Sweet and floral, with notes of Gentian a la Suze on the nose, pine-forward juniper and bitter orange zest.
The palate of Roter Turm Alpine Dry Gin begins with a peppery, almost spicy entry. Gentian, and juniper come on mid-palate. There’s a noticeable strength and power to the base spirit here. There was a hint of berry on the nose, but here it comes on later more intensely. Rowan Berries (along with other berries) tend to impart a slightly sour, jammy note. I’d consider it in the ballpark of tart cranberries and elderberry jam.
The finish is lovely with a clean, almost aperitif inspired finish. The gentian influence is clear all throughout; however, certainly the other botanicals are working with it. There’s a gentle spice behind the gentian finish.
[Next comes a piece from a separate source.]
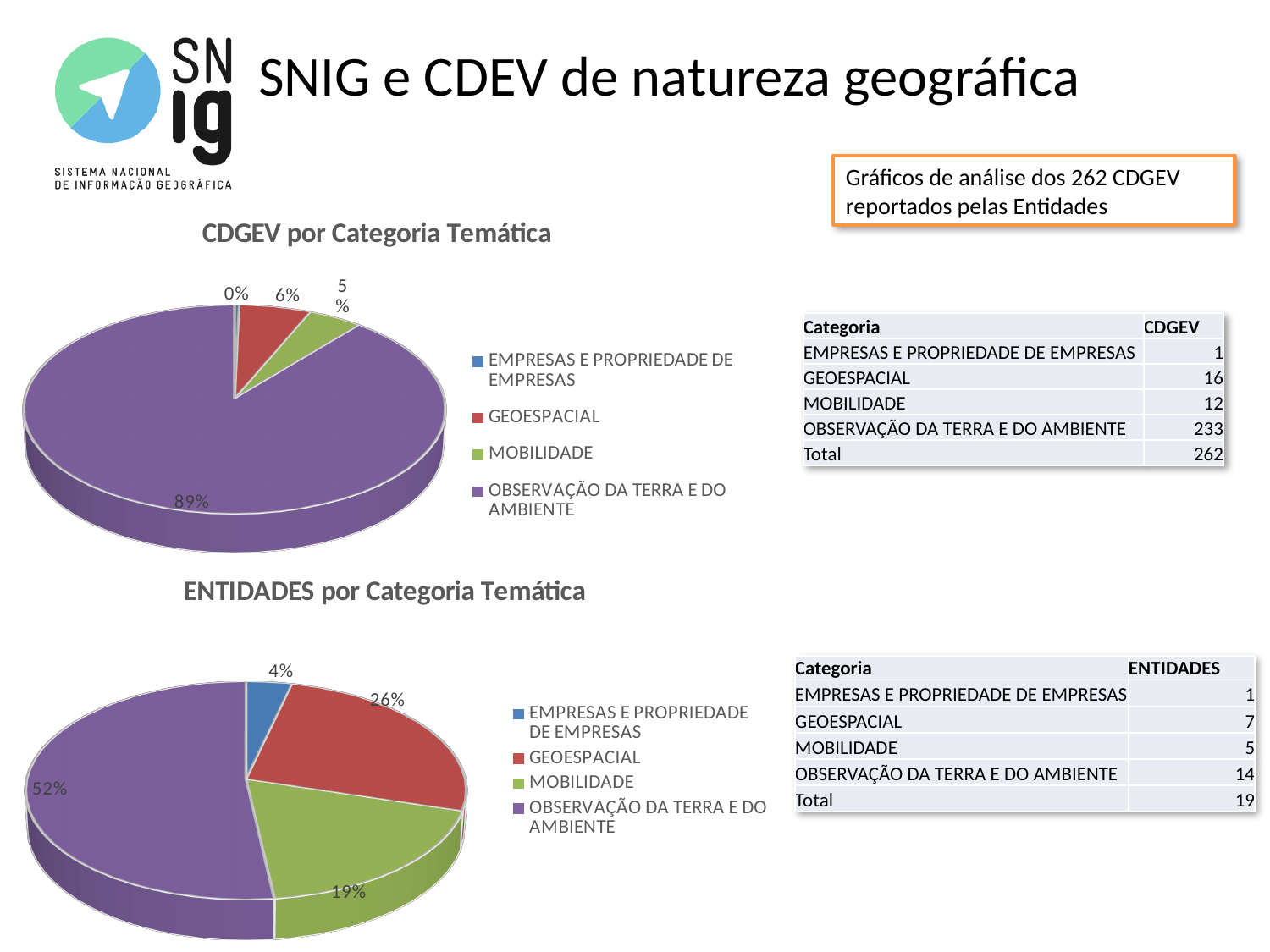
In the 'CDGEV por Categoria Temática' chart, which category has the smallest slice? EMPRESAS E PROPRIEDADE DE EMPRESAS In the 'ENTIDADES por Categoria Temática' chart, what is the difference in percentage points between OBSERVAÇÃO DA TERRA E DO AMBIENTE and GEOESPACIAL? 26 In the 'ENTIDADES por Categoria Temática' chart, what share does MOBILIDADE have? 19% In the 'ENTIDADES por Categoria Temática' chart, what share does GEOESPACIAL have? 26% In the 'CDGEV por Categoria Temática' chart, what share does MOBILIDADE have? 5% In the 'CDGEV por Categoria Temática' chart, which category has the largest slice? OBSERVAÇÃO DA TERRA E DO AMBIENTE In the 'ENTIDADES por Categoria Temática' chart, which is larger, the GEOESPACIAL slice or the MOBILIDADE slice? GEOESPACIAL How many categories does the legend of the 'ENTIDADES por Categoria Temática' chart list? 4 What type of chart is 'CDGEV por Categoria Temática'? pie chart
The digestif/aperitif influence manifests in cocktails. I find it works well with wormwood and spice in a relatively wet Martini, with a twist specifically. It also is delightful in a Negroni, absolutely kicking up the bitterness and palate cleansing portion.
I was less of a fan of it with the Gin and Tonic, vastly preferring it in the style of a Suze and Soda, served stirred over ice and garnished with an orange. Or adding a bit of Roter Turm Alpine Dry Gin to your next Aperol Spritz.
Fans of aperitifs and bitters will likely be quite a fan of what Keunz Naturbrennerei have done here. But regular gin fans will be too, as long as they come ready for a more contemporary herbal take on gin.
Bartenders might be advised to be judicious about using Roter Turm Alpine Dry Gin behind the bar. It’s unusual take certainly does transform cocktails, and especially in bars which cater to that bitter, amaro-loving taste, it will definitely elevate them to new heights.
I think Roter Turm Alpine Dry Gin is best on its own though. Try it neat or on the rocks. It’s incredibly well made, and whether or not the Alpine Style is actually a style, Roter Turm Alpine Dry Gin should be somewhere on your “need to try list.”